* Extracted text

§ §

- Film poster
- Directed by: Ajay Bhuyan
- Written by: Shiv Singh, Rohit Banawlikar
- Produced by: Pyxis Pictures, Tina Nagpaul, Kavita Kulkarni, Sujata Vemuri.
- Starring: Vir Das; Vega Tamotia; Anindita Nayar;
- Cinematography: Maneesh Chandra Bhatt
- Edited by: Shakti Hasija
- Music by: Raghu Dixit, Palash Muchhal, Alien Chutney, Shivi. R. Kashyap and Karthik Iyer.
- Production company: Pyxis Pictures
- Release date: 18 July 2014;
- Country: India
- Language: Hindi

= Amit Sahni Ki List =

Amit Sahni Ki List is a 2014 Indian Hindi-language romantic comedy film produced by Pyxis Pictures, and directed by Ajay Bhuyan. The film stars Vir Das, Vega Tamotia and Anindita Nayar, and features Kavi Shastri, Natasha Rastogi and Duboree Das in supporting roles. It is co-produced by Tina Nagpaul, Kavita Kulkarni and Sujata Vemuri under the banner of Pyxis Pictures. The film was released on 18 July 2014.

== Plot ==
Amit Sahni (played by Vir Das) is a young and quirky investment banker who is searching for the woman of his dreams—the woman of his list. After a painful breakup during his teenage days, Amit has noted down all the traits that he is looking for in the perfect woman, or Miss Right, and every time he goes out on a date, he secretly checks to see if his date matches the list. The interesting twists and turns that take place on account of the list and his quest for Miss Right make for an interesting comedy.

§ §

* Record list
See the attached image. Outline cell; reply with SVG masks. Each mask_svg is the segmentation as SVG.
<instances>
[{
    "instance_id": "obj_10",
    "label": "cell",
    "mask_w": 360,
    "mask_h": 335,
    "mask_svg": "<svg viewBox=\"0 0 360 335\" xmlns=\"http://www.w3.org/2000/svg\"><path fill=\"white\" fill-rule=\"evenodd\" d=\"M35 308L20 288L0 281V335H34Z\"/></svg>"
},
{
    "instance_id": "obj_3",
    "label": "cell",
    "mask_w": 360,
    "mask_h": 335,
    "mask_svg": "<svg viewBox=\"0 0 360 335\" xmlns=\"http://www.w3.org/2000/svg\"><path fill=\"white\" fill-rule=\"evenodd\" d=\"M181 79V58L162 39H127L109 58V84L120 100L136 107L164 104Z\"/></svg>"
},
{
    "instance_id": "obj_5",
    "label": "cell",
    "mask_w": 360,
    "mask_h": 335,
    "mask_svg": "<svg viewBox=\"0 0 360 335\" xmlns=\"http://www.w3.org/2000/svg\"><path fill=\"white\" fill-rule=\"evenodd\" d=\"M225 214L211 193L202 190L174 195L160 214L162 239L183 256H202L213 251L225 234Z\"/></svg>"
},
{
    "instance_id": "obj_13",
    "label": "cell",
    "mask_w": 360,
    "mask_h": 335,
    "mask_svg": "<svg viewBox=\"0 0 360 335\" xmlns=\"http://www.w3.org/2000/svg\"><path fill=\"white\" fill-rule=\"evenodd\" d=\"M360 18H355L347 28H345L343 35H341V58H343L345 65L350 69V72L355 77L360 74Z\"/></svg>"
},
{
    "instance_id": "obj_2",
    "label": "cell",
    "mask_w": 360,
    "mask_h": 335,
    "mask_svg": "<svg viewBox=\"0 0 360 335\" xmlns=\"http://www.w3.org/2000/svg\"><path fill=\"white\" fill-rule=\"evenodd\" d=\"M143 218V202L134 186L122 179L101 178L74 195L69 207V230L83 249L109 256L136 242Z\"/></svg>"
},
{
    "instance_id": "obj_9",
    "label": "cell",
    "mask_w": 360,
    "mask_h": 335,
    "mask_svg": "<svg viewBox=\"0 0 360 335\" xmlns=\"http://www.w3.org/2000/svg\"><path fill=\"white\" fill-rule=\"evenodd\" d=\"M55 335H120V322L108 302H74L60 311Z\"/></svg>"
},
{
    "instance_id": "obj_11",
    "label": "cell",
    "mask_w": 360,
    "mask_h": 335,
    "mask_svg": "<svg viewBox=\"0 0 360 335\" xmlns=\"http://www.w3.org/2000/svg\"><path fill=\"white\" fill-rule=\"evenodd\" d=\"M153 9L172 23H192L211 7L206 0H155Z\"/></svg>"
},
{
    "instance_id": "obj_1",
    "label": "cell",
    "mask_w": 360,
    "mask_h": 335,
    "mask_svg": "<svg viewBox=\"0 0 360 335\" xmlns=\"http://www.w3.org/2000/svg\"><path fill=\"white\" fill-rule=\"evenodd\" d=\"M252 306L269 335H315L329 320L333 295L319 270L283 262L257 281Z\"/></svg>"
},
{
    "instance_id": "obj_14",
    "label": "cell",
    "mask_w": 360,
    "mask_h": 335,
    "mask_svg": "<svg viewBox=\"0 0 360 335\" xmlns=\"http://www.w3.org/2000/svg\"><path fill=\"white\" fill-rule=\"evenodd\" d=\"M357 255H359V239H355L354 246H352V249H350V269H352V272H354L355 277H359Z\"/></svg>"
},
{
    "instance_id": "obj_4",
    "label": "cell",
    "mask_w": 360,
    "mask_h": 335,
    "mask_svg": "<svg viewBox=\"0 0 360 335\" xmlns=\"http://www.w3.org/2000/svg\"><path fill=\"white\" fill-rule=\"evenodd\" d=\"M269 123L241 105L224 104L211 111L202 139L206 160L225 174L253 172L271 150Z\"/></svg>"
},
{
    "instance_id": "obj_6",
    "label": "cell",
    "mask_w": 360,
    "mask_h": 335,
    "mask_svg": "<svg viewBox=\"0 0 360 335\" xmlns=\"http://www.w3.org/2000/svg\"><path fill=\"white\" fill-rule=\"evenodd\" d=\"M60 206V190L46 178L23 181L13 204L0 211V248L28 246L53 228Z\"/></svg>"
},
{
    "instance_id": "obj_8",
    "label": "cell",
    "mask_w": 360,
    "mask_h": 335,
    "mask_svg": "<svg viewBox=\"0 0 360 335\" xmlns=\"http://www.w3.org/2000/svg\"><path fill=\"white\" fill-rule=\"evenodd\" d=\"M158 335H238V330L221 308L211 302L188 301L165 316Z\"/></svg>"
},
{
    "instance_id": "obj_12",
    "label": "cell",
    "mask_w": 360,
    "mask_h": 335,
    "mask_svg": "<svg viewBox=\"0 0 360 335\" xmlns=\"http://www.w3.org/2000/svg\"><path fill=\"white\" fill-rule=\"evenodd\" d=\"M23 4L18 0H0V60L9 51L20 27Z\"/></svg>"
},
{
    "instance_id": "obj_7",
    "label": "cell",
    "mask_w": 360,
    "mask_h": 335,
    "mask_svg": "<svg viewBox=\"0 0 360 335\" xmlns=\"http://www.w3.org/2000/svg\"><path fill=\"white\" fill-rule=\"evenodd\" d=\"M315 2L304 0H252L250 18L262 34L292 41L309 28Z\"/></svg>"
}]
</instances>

§ §

* Exercise 1
Check each of these statements against the article on the film Amit Sahni Ki List, and answer yes or no for each, quoting the words from the article that decide it: (a) The film was directed by Ajay Bhuyan. (b) Amit Sahni works as a software engineer. (c) Amit made his list after a breakup in his teenage years.
* Exercise 2
According to the article on the film Amit Sahni Ki List, who edited the film?
* Exercise 3
Carry on the article on the film Amit Sahni Ki List from the point where it stops.

* Right answer 1
(a) Yes: "directed by Ajay Bhuyan"
(b) No: "is a young and quirky investment banker"
(c) Yes: "After a painful breakup during his teenage days, Amit has noted down all the traits that he is looking for in the perfect woman"

* Right answer 2
Shakti Hasija edited the film.

* Right answer 3
== Cast ==
- Vir Das as Amit Sahni
- Vega Tamotia as Mala
- Anindita Nayar as Devika
- Kavi Shastri as Amit's Childhood Friend Pushkar
- Natasha Rastogi as Amit's Mother
- Pooja Ruparel as Priya
- Micky Makhija as Amit's Father
- Duboree Das as Pinki
- Natasha Bhardwaj as Natasha
- Khalida Khan as Sheena

== Soundtrack ==
The makers of the film roped in talented artists including croons such as Raghu Dixit and Palash Muchhal to compose music tracks. The 19-year-old Palash Muchhal, fresh from the success of "Party to Banti Hai" composed the peppy party song "What the Fark" (meaning "What is the Difference" in English) for Amit Sahni Ki List. The sound tracks of the movie include a wide range of songs offering something for everyone including foot tapping dance floor numbers, soft romantic songs and a violin masterpiece. There is also a rocking "Anti-love" song which is a tribute of sorts to "Bhag D.K. Bose" from Delhi Belly and is sung by Vir Das himself, which marks his debut as a playback singer.

The music was released on 18 June 2014.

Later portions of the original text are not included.